Every hand is independent and if you play long enough your results will be 'close' to the expected value. Both of these statements are true. I should add the qualifier that your long term result will be within x amount a certain percent of the time ( determined by the number of hands played).

All this really says is that if you play a million hands, your result from last Tuesday's 2000 hand session is not a very big factor in your overall results.

In engineering, it is transient response and steady state response. If you look at the waveform generated when you turn on a lamp in your house , the signal bounces all over the place for the first few milliseconds. After a second, the response is pretty steady. If you base your findings on the transient response, you will see wedely varying results. If you base it on the steady state response, the results are very predictable.

Same thing in video poker. A couple thousand hands and anything can happen. Play 5 million hands and I can predict pretty well what your results will be.

Every hand is independent and if you play long enough your results will be 'close' to the expected value.

## Tasks and exercises
**A.** Answer these questions about the video poker post:
(i) Which two kinds of response does the post name from engineering?
(ii) For how long does the signal bounce after a lamp is turned on?
(iii) After how many hands does the writer say results can be predicted pretty well?
**B.** Rewrite the video poker post between "All this really" and "are very predictable.", inclusive, substituting "ceiling fan" for "lamp".
**C.** Resume the video poker post after its final sentence.
None of the material that comes next is needed.

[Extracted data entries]
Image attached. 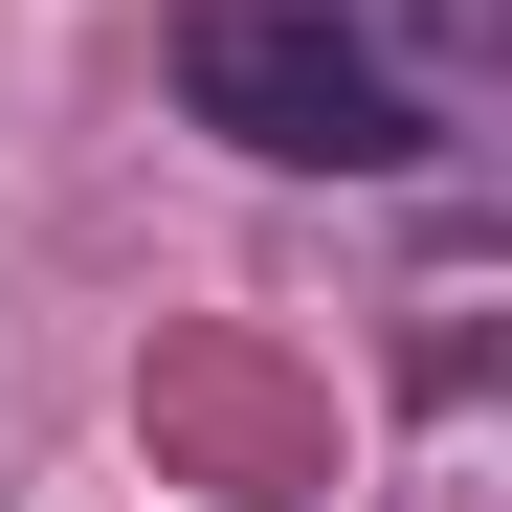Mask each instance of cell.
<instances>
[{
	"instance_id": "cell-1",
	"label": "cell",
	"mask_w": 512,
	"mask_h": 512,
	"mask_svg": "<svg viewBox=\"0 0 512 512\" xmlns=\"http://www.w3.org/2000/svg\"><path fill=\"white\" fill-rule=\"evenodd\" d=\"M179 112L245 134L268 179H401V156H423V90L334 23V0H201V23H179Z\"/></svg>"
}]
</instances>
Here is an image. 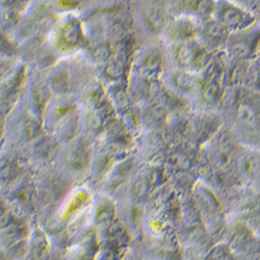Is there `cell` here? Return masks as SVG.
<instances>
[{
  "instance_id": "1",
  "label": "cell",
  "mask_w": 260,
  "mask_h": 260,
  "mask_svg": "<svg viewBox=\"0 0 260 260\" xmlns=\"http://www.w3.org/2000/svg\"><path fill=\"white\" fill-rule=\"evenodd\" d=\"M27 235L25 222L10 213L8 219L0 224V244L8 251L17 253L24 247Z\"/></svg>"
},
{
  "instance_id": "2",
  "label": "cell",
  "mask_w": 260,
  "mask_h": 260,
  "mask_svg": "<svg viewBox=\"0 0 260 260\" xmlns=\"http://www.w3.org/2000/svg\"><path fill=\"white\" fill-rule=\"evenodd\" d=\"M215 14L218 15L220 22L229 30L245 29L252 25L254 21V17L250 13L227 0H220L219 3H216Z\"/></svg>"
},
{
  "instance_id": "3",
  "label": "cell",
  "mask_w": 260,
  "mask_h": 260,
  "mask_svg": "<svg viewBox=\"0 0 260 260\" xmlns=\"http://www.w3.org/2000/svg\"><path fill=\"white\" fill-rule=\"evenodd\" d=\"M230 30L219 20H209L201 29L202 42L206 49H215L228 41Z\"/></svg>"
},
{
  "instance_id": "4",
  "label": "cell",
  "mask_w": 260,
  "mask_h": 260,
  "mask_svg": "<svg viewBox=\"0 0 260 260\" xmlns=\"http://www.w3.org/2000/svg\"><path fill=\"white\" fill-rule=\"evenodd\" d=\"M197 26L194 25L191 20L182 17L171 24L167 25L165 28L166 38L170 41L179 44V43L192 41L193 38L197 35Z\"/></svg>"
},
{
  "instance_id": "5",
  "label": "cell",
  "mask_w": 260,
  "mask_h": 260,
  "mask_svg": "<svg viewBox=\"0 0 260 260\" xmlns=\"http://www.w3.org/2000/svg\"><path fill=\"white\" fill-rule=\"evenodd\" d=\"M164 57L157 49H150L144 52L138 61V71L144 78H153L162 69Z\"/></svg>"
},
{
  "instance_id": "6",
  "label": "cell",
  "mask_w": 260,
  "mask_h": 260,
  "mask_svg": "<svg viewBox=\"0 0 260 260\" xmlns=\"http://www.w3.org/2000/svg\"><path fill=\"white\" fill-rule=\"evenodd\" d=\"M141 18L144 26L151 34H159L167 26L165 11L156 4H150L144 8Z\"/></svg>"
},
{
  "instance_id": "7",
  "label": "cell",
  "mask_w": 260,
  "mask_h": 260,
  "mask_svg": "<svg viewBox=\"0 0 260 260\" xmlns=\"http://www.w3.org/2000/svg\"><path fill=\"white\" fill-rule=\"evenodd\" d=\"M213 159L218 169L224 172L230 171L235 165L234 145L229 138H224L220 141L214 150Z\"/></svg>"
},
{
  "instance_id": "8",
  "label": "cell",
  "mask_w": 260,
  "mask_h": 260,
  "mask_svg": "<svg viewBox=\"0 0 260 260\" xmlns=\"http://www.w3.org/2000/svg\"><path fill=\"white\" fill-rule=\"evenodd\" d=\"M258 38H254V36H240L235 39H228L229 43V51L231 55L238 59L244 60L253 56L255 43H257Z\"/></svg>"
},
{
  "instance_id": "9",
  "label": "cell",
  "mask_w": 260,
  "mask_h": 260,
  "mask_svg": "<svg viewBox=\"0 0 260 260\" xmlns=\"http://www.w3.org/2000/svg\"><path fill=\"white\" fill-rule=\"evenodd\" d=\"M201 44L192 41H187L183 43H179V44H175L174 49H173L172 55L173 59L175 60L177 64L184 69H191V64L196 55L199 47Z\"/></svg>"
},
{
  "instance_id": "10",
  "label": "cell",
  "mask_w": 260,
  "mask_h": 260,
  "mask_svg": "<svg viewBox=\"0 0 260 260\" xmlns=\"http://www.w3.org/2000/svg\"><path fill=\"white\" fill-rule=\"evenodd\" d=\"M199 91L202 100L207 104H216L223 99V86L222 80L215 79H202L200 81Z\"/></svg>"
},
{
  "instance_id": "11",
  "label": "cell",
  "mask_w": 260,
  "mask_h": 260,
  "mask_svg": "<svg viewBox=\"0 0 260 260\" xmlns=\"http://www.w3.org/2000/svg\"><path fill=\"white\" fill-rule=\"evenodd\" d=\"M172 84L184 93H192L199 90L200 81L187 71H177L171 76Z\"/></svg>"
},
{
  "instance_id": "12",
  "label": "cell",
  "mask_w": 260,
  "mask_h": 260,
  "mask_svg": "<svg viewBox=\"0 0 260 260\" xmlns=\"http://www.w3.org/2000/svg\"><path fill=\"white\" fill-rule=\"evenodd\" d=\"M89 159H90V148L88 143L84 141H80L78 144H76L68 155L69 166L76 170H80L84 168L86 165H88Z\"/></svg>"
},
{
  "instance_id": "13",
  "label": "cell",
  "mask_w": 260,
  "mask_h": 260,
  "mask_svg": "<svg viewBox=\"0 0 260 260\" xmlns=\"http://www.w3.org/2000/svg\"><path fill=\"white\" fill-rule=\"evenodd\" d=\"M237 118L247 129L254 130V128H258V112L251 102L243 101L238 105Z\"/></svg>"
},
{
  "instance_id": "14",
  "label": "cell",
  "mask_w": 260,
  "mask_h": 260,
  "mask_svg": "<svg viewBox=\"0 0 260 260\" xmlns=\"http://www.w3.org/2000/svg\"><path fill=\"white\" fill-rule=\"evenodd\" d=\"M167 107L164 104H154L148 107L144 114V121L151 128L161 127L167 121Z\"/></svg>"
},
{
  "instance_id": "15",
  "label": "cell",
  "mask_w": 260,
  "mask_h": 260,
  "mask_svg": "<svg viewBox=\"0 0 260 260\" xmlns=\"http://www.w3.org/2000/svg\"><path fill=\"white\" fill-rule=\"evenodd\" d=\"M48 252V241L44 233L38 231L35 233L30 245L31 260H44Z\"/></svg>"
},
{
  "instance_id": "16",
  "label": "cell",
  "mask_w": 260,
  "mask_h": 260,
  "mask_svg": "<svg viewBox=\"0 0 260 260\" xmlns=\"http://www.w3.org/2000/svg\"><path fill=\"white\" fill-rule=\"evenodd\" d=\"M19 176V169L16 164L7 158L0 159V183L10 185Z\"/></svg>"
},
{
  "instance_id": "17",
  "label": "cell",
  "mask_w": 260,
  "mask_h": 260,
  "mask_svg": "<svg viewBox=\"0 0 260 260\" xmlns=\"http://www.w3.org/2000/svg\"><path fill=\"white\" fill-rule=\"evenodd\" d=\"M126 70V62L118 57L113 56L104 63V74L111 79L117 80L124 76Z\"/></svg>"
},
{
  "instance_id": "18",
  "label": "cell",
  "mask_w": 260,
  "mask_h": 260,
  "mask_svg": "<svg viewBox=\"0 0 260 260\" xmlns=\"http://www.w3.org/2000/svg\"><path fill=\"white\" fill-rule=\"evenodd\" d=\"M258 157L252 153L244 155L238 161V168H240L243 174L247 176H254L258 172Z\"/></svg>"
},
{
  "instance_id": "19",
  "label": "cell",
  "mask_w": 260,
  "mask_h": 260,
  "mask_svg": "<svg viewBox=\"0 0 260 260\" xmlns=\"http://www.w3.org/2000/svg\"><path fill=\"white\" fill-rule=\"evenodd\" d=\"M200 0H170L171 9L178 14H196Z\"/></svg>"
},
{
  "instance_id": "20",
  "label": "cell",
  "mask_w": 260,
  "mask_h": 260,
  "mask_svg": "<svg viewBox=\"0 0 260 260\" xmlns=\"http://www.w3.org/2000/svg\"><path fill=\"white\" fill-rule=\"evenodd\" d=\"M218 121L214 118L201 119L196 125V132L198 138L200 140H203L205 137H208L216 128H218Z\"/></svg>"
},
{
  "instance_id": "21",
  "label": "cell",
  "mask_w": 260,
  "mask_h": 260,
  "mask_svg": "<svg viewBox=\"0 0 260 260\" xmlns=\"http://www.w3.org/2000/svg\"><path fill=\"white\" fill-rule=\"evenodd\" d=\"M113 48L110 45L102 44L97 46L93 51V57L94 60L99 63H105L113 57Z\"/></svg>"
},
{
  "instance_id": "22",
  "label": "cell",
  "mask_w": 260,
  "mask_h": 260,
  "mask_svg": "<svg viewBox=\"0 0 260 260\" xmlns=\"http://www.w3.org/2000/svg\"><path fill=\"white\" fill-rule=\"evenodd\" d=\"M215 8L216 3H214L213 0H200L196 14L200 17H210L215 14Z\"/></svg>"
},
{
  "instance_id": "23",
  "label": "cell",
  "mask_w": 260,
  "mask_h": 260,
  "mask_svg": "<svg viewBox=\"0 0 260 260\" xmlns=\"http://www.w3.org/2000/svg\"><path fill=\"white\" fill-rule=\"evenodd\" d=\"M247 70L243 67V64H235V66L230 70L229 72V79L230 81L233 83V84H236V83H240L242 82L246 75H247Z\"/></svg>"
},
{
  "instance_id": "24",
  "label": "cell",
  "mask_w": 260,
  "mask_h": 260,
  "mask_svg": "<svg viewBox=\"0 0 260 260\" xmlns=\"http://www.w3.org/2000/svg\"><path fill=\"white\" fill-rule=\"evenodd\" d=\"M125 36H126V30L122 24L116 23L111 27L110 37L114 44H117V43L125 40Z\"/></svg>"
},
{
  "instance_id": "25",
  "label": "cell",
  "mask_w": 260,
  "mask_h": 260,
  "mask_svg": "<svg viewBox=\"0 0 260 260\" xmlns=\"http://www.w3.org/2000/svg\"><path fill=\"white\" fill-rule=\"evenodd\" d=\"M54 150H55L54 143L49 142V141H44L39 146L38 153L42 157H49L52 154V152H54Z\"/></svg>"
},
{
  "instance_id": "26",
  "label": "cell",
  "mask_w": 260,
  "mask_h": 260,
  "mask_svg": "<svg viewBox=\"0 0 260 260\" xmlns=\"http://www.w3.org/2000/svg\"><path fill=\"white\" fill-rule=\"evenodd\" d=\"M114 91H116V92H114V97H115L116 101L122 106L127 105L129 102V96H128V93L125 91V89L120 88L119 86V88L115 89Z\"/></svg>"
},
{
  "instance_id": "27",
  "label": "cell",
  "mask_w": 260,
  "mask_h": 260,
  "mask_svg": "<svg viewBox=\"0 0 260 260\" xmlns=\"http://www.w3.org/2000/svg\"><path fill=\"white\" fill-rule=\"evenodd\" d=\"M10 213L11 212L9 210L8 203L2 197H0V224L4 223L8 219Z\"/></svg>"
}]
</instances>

## Written answers
**A.**
(i) Transient response and steady state response.
(ii) For the first few milliseconds.
(iii) 5 million hands.

**B.**
All this really says is that if you play a million hands, your result from last Tuesday's 2000 hand session is not a very big factor in your overall results.

In engineering, it is transient response and steady state response. If you look at the waveform generated when you turn on a ceiling fan in your house , the signal bounces all over the place for the first few milliseconds. After a second, the response is pretty steady. If you base your findings on the transient response, you will see wedely varying results. If you base it on the steady state response, the results are very predictable.

**C.**
"Close" in percent of action, but not at all "close" in dollars, and in the real world it's dollars that counts. If you play a breakeven game against an opponent with a much larger bankroll (the "casino"), you will eventually have one of two results: either busted out (50% chance) or doubled up (50% chance). You will eventually have no chance of breaking even. The casino breaks even because on average half the gamblers bust out and half double up. The more you play, the less likely is your individual chance of breaking even. Not even "close".

Same thing in video poker. A couple thousand hands and anything can happen. Play 5 million hands and I can predict pretty well what your results will be.

Not quite correct. Actually, you can exactly predict the outcome of one hand, and two hands, and a couple of thousand hands ... up to 5 million hands, and more.

Jazbo did it here for 1,000, 5,000 and 10,000 hands:
http://www.jazbo.com/videopoker/curves.html

I waive any copy rights.

But advantage gambling is based on theory, not facts. But for the
theory that results tend to approximate expected value in percentage
terms as the number of trials increases, they're irrelevant. What
action are you suggesting by saying that "it's dollars that counts?"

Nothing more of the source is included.